Figure 6. Results of contact dose-rate measurement for beamline components (μSv/h) performed before (B/O) and after the beam operation (A/O). The results include the background dose of 0.04 μSv/h.

Conclusion

The thermal neutron fluence generated during the accelerator operation was measured experimentally at the JAEA-Tokai tandem accelerator facility; world’s highest terminal voltage of electrostatic accelerator. Conventional methods using passive detectors (dosimeters for environmental dose measurement and metal foil detectors) as well as a new method using a portable γ-ray detector were adopted for the measurement on the pressure vessel, concrete building, and beamline. The amounts of produced thermal neutrons in the facility during accelerator operation ranged from 10¹ n/cm²/s to 10⁴ n/cm²/s.

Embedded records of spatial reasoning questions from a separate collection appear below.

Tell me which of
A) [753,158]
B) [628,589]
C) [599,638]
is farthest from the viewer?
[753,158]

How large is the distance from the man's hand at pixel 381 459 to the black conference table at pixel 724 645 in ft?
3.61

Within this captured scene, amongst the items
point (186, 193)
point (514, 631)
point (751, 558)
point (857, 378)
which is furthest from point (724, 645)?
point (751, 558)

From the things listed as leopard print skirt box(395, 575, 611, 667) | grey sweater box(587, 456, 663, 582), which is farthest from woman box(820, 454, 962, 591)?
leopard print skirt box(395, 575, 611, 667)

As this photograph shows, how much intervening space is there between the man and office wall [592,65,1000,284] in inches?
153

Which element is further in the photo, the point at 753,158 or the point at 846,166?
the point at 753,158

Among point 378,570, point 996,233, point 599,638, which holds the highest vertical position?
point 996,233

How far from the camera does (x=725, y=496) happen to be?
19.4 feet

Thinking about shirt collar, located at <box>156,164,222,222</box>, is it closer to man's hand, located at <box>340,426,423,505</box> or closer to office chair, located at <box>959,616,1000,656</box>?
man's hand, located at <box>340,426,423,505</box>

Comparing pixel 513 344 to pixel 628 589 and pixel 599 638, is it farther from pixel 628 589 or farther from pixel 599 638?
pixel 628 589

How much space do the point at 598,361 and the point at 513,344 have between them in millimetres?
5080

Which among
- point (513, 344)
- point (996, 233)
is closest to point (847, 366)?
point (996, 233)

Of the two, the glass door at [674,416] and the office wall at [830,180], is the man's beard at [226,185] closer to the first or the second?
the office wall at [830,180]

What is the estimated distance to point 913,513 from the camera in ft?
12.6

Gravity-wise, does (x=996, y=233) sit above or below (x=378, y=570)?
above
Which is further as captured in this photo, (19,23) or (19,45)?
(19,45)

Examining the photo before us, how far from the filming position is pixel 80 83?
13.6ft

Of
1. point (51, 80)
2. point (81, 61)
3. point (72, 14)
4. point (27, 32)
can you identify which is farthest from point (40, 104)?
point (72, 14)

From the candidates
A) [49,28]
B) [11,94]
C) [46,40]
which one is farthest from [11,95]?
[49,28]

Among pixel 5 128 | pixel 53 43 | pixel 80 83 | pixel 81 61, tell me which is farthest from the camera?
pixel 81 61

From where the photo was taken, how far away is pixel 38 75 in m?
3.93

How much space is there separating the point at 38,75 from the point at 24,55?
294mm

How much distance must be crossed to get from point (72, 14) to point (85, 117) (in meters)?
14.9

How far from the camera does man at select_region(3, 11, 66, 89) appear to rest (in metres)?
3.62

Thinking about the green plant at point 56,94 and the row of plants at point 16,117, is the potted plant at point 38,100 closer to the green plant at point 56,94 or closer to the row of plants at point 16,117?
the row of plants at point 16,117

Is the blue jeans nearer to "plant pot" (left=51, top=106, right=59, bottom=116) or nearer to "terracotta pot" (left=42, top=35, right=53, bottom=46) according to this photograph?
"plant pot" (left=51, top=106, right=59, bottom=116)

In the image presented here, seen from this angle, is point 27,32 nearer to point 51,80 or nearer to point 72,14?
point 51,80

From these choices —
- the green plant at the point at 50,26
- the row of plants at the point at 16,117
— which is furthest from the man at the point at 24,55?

Due to the excellent mobility of portable γ-ray detectors, the thermal neutron fluence during the beam operation around the pressure vessel could be investigated in detail. Our experimental results showed that the combination of CR-39 and on-situ measurement with γ-ray detectors can provide a safety-conscious approach in the activation assessment and can be a substitute for TLD which has crucial problem in the supply chain. From the thermal neutron fluence measurement results, accumulated activities of ⁶⁰Co in the pressure vessel and ⁶⁰Co and ¹⁵²Eu in the concrete building in 50 years were deduced. Except for the irradiation room where the thermal neutron fluence rate was on the order of 10⁴ n/cm²/s, activation is negligible in this facility. From the dose-rate scanning of beamlines, we found that the Faraday cups, which were used to monitor the beam current in the experiment, showed high dose.

Acknowledgments

We thank the Radiation Safety Research Promotion Fund “Clearance of materials from the decommissioning of accelerator facilities” by the Japan Nuclear Regulation Authority for their support.

Disclosure statement

No potential conflict of interest was reported by the author(s).

Additional information

Funding

This work was funded by the Radiation Safety Research Promotion Fund “Clearance of materials from the decommissioning of accelerator facilities” by the Japan Nuclear Regulation Authority [Grant Number JPJ007057].